Return exactly the lines from the "On board Singapore" line through the last line of the entries below. Include no pictures.

------------------------

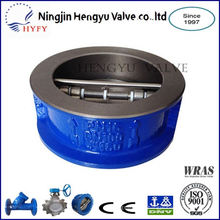 Hot product with modern single disc spring check valve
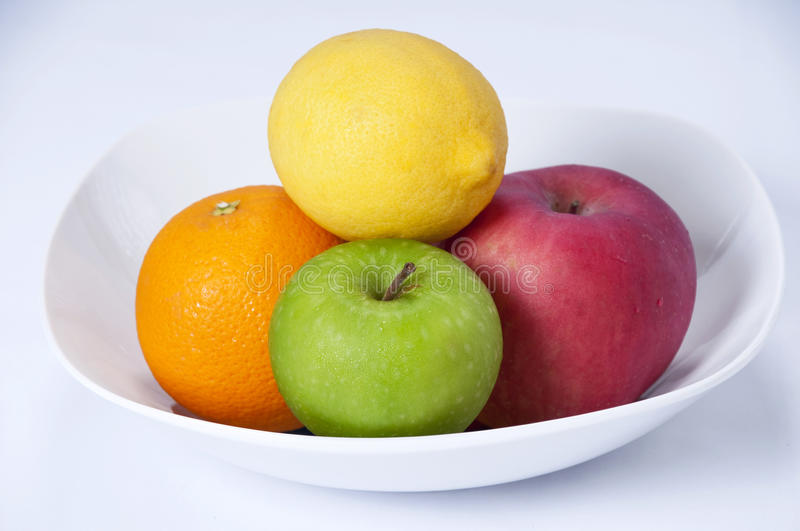 Organic Fruit. S and foods with high vitamin royalty free stock photos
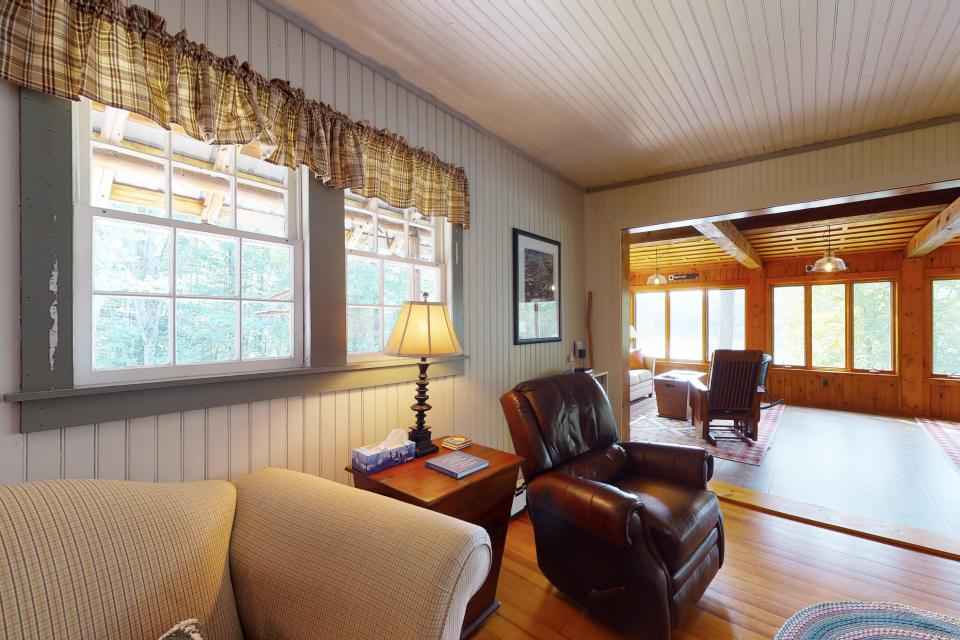 Songo Pond Cabin - Bethel Vacation Rental - Photo 22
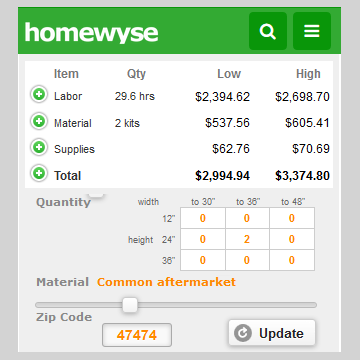 Attic Insulation Cost Calculator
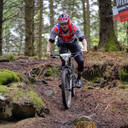 Photo of Alexander MCQUEENIE at Kirroughtree Forest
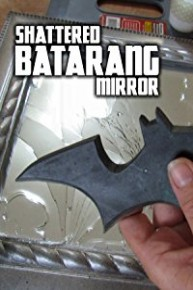 Making A Batarang Mirror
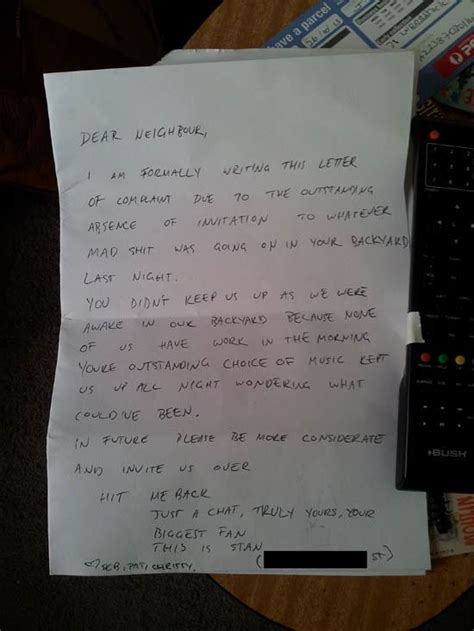 funny notes  strangers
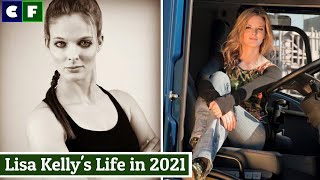 What is Lisa Kelly Doing Now? Her Latest Interview for 2021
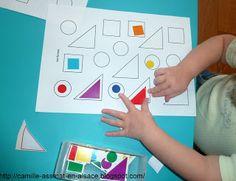 activite enfant 3 ans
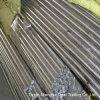 우수한 Quality Stainless Steel Rod (316L)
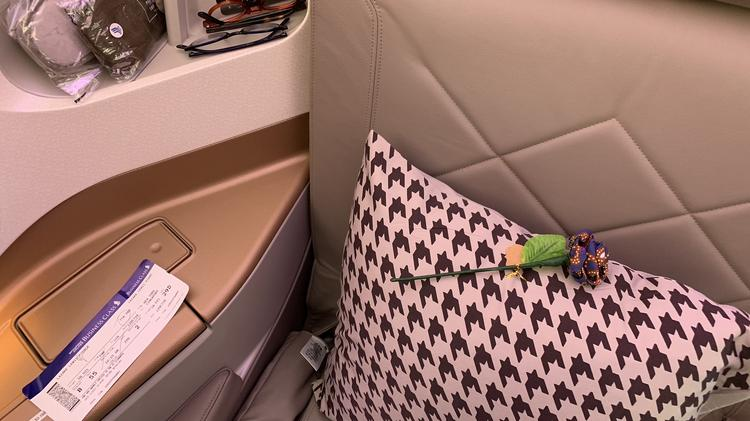 On board Singapore Airlines Flight 21 — the new world\'s longest ...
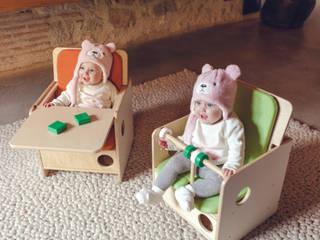 SILLA BEBÉ OSIT + BANDEJA de nuun kids design Escandinavo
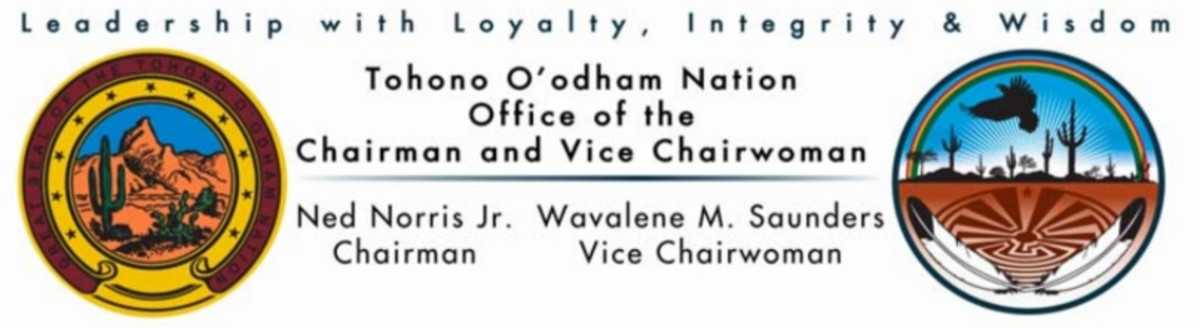 Tohono O'odham Nation - Office of the Chairman and Vice Chairwoman - seals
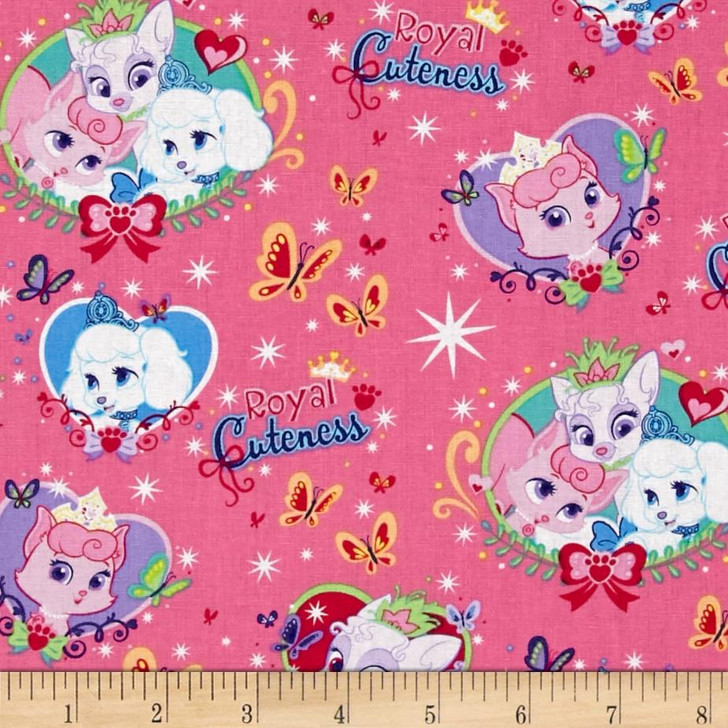 Disney Palace Pets Royal Cuteness Pink Background Cotton Quilting Fabric 1/2 YARD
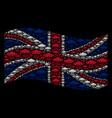waving great britain flag pattern of alien vector image vector image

------------------------

* **Exercise response**
 On board Singapore Airlines Flight 21 — the new world\'s longest ...
 SILLA BEBÉ OSIT + BANDEJA de nuun kids design Escandinavo
 Tohono O'odham Nation - Office of the Chairman and Vice Chairwoman - seals
 Disney Palace Pets Royal Cuteness Pink Background Cotton Quilting Fabric 1/2 YARD
waving great britain flag pattern of alien vector image vector image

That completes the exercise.